Его губы скривились, но он умудрился сохранить серьезное выражение лица.

— Гм… Что ж, сие придает определенный шарм нашим движениям.

— Тогда, возможно, мне следует попробовать это с учителем танцев. Ну, или на нашей следующей вечеринке.

Он состроил недовольную гримасу и слегка похлопал ее ладонью по заду.

— Шалунья.

Мередит что-то весело напевала, одеваясь, и Девлин улыбнулся, увидев, как светится ее лицо. Любовь делала его жену почти хорошенькой, придавала блеск глазам и румянец — щекам. «Когда я одену ее должным образом, она станет более чем приличной. Причем будет выделяться не банальной смазливостью, а уникальностью. Мередит просто неповторима. Моя Мередит, собственная, единственная Мередит… — с гордостью и любовью подумал Джереми. — Дерзкая, смеющаяся, хмурящаяся, умная, упрямая, прямолинейная, добрая, застенчивая Мередит». — Итак, где в городе самая лучшая портниха? — поинтересовался он у жены, когда они вышли из таверны, плотно позавтракав. Неожиданно Девлин заметил, что она колеблется. — Или ты сама скажешь мне, или мне придется узнать адрес у одного из этих добропорядочных граждан, что проходят мимо.
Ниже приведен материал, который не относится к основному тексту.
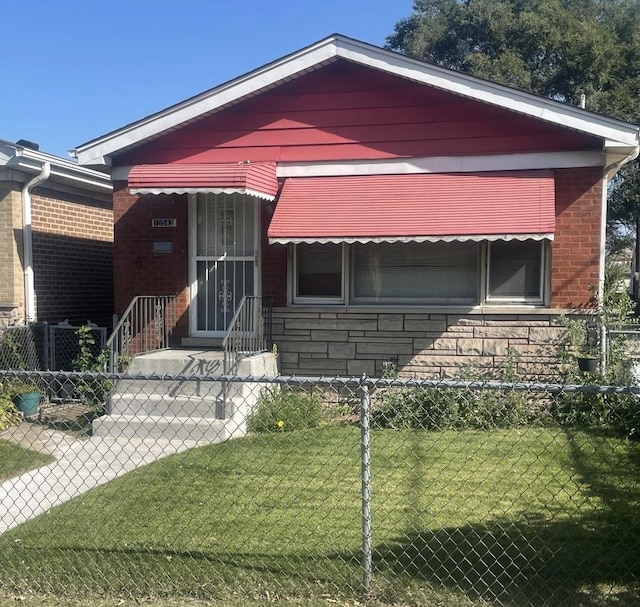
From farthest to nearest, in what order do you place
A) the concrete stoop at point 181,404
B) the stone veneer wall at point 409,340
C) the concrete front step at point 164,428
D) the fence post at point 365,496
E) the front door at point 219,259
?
the front door at point 219,259, the stone veneer wall at point 409,340, the concrete stoop at point 181,404, the concrete front step at point 164,428, the fence post at point 365,496

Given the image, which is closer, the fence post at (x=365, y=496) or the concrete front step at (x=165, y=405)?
the fence post at (x=365, y=496)

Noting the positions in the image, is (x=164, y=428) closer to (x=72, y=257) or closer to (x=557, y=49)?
(x=72, y=257)

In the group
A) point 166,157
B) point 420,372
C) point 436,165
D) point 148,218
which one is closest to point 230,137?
point 166,157

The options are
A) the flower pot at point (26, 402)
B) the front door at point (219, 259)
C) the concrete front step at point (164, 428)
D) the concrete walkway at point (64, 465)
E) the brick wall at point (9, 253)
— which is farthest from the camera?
the brick wall at point (9, 253)

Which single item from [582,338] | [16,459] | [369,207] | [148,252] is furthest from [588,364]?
[16,459]

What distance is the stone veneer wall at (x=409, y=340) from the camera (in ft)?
27.4

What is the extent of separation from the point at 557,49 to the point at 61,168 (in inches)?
822

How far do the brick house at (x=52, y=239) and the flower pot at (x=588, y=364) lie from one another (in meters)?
7.73

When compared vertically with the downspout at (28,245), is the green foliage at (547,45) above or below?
above

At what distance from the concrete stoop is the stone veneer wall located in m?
0.69

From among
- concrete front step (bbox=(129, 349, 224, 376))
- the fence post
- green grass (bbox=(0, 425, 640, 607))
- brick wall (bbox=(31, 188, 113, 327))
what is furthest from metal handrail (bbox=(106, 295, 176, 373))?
the fence post

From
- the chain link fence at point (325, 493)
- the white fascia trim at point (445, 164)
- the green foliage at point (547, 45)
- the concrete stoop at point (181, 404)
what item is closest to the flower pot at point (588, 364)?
the chain link fence at point (325, 493)

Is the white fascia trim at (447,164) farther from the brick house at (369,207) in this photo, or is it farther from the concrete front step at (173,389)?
the concrete front step at (173,389)

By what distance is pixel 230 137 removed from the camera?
909 cm
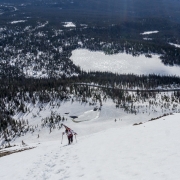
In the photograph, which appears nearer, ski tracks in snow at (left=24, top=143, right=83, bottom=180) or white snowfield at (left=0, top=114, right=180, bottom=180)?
white snowfield at (left=0, top=114, right=180, bottom=180)

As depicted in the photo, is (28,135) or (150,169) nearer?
(150,169)

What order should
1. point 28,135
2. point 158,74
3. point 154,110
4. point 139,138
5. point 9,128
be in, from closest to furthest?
point 139,138
point 28,135
point 9,128
point 154,110
point 158,74

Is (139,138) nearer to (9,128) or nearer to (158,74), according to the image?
(9,128)

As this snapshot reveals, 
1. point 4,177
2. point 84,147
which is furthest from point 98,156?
point 4,177

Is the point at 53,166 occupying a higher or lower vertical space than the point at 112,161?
lower

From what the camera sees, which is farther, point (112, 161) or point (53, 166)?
point (53, 166)

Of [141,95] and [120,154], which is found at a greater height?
[120,154]

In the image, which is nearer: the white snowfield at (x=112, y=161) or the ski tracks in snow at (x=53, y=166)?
the white snowfield at (x=112, y=161)

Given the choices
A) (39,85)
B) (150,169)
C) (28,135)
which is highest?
(150,169)
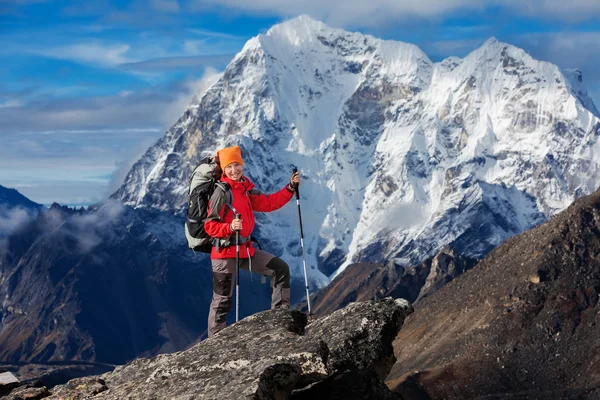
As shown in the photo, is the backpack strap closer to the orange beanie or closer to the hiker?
the hiker

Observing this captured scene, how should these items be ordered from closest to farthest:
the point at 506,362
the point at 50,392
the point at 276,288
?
the point at 50,392 → the point at 276,288 → the point at 506,362

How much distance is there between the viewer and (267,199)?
31.1 meters

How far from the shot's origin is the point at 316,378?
79.5ft

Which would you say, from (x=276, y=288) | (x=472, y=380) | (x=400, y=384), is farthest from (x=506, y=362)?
(x=276, y=288)

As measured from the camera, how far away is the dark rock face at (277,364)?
23.2 metres

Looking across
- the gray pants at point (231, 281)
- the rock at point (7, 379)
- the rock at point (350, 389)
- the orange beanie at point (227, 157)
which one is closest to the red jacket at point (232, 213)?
the gray pants at point (231, 281)

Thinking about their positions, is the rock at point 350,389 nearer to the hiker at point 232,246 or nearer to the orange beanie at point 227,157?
the hiker at point 232,246

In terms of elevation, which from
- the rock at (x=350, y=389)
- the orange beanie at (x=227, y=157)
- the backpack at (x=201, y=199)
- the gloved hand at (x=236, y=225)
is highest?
the orange beanie at (x=227, y=157)

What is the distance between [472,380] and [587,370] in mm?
19338

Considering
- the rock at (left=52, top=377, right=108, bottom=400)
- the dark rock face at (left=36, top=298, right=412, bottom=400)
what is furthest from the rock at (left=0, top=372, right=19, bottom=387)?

— Ну ладно… Ее зовут мадам Равеню. У нее маленький магазин на Брод-стрит.

Они бодро зашагали по булыжным мостовым — характерной черте города, которой чарлстонцы очень гордились. Чарлстон по праву был одним из крупнейших городов колонии, как-никак — крупнейший порт. Кроме того, он считался центром культуры на этой полуцивилизованной земле. Горожане гордились утонченностью и достижениями своего города, отмечая улицы, вымощенные булыжником, элегантные англиканские церкви и театр, где часто давали спектакли труппы странствующих актеров.

Магазин портнихи располагался в двухэтажном кирпичном здании. Сама мадам Равеню жила в апартаментах над своим заведением. Это была маленькая, пухленькая и суетливая женщина, одетая в темно-зеленый шуршащий шелковый наряд. Свои волосы она укладывала в незамысловатую, но элегантную прическу.

Джереми оглядел ее одежду и магазин и решил, что у мадам явно хороший вкус. Деревянный пол покрывал персидский ковер в серо-голубых тонах, которые хорошо сочетались с бледно-голубыми стенами, В небольшом камине горел приятный огонь, а рядом стояли два кресла и канапе.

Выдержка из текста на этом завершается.